Subhasini Mistry (born 1943) is an Indian social worker. She became a widow at the age of 23 and was left with four children. She struggled in life working as a house maid, selling vegetables and worked as a manual labourer. She went on to build a charitable hospital called "Humanity Hospital" for the poor. In 2018, the Government of India awarded her the Padma Shri, India's fourth highest civilian award, in recognition of her social work. She was also one of the 12 recipients of the Women Transforming India Awards in 2017.

DATA FOR ANALYSIS:
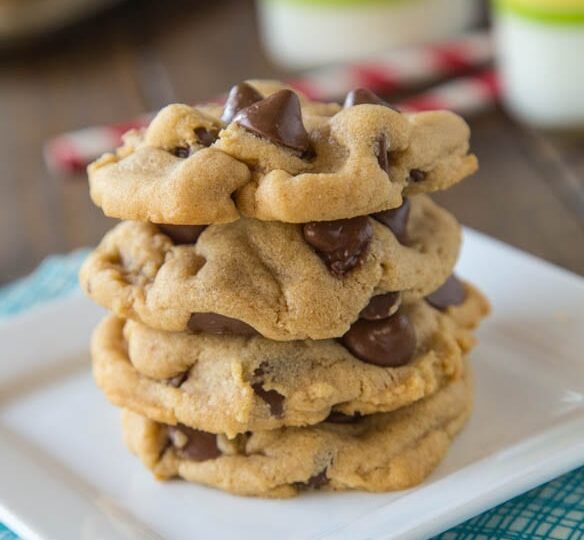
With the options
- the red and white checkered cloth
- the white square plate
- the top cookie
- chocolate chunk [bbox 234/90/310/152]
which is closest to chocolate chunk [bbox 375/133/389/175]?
the top cookie

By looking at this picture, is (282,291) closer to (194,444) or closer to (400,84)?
(194,444)

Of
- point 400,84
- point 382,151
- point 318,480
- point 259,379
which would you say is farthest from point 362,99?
point 400,84

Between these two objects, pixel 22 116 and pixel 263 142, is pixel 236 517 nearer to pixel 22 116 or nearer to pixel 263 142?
pixel 263 142

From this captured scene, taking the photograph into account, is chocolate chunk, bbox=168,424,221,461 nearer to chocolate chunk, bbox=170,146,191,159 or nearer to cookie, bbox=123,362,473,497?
cookie, bbox=123,362,473,497

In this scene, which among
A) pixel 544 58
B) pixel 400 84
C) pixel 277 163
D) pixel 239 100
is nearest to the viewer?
pixel 277 163

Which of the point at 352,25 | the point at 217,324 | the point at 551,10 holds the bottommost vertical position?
the point at 352,25
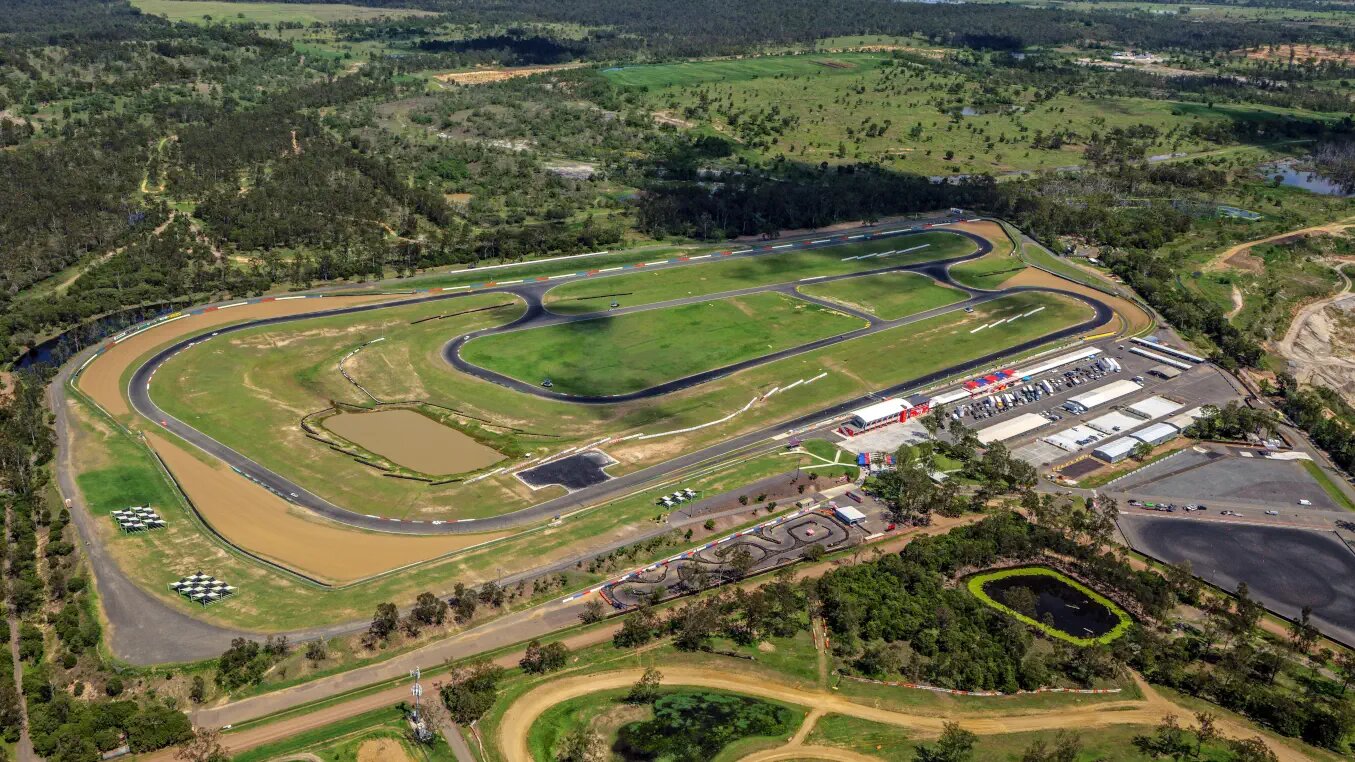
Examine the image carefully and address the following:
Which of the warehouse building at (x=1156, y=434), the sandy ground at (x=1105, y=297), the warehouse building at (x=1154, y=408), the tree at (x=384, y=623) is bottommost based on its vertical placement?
the tree at (x=384, y=623)

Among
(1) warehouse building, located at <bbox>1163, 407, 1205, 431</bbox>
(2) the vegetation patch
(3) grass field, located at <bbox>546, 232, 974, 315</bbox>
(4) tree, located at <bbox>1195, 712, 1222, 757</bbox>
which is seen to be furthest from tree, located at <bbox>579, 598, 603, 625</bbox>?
(1) warehouse building, located at <bbox>1163, 407, 1205, 431</bbox>

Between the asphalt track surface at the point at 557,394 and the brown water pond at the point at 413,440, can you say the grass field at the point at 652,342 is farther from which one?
the brown water pond at the point at 413,440

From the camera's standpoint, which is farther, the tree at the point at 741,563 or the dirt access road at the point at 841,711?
the tree at the point at 741,563

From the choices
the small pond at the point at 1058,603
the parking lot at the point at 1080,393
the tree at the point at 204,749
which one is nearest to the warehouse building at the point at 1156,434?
the parking lot at the point at 1080,393

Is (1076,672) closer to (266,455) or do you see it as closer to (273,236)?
(266,455)

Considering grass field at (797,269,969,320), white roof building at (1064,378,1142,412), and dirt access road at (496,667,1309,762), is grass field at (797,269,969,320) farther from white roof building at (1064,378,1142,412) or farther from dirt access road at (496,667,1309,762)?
dirt access road at (496,667,1309,762)

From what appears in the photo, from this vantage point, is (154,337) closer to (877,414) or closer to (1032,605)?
(877,414)

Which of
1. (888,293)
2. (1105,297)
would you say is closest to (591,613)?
(888,293)
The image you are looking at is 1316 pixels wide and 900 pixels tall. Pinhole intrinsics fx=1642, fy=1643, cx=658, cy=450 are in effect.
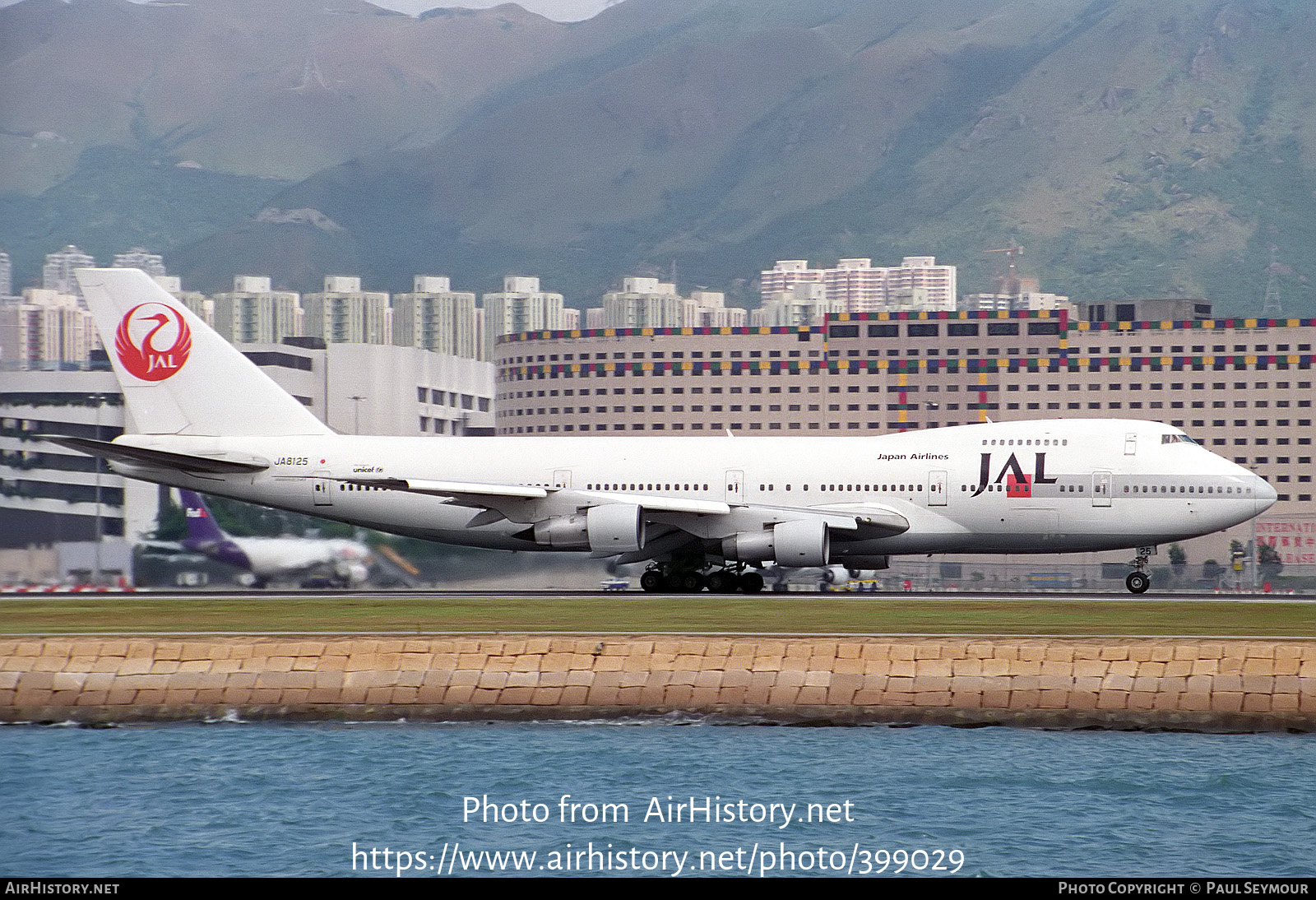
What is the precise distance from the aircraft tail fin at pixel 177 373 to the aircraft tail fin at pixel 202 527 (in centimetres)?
517

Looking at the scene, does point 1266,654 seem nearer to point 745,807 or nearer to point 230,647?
point 745,807

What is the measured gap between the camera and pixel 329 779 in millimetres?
27219

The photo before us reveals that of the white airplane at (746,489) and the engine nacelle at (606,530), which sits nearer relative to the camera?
the engine nacelle at (606,530)

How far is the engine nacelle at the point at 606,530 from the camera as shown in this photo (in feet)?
152

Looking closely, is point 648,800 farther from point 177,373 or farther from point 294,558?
point 177,373

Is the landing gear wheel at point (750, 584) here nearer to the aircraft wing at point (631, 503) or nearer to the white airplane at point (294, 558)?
the aircraft wing at point (631, 503)

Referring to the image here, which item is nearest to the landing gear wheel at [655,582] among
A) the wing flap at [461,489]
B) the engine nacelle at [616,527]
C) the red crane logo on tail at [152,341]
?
the engine nacelle at [616,527]

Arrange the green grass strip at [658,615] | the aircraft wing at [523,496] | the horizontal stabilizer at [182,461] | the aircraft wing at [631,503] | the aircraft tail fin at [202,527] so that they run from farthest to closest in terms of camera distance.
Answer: the aircraft tail fin at [202,527], the horizontal stabilizer at [182,461], the aircraft wing at [631,503], the aircraft wing at [523,496], the green grass strip at [658,615]

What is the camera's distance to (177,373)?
51844 mm

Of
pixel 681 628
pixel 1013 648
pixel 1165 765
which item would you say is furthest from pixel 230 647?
pixel 1165 765

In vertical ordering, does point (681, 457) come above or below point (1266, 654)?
above

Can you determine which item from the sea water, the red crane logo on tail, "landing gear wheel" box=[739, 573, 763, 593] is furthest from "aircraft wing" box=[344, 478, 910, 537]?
the sea water

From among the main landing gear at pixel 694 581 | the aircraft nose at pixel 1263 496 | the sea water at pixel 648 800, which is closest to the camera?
the sea water at pixel 648 800

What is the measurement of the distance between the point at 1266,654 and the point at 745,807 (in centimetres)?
1097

TO DO:
Output the passage on Subhasini Mistry exactly, from "Subhasini Mistry (born" to "Awards in 2017.".

FINISHED TASK:
Subhasini Mistry (born 1943) is an Indian social worker. She became a widow at the age of 23 and was left with four children. She struggled in life working as a house maid, selling vegetables and worked as a manual labourer. She went on to build a charitable hospital called "Humanity Hospital" for the poor. In 2018, the Government of India awarded her the Padma Shri, India's fourth highest civilian award, in recognition of her social work. She was also one of the 12 recipients of the Women Transforming India Awards in 2017.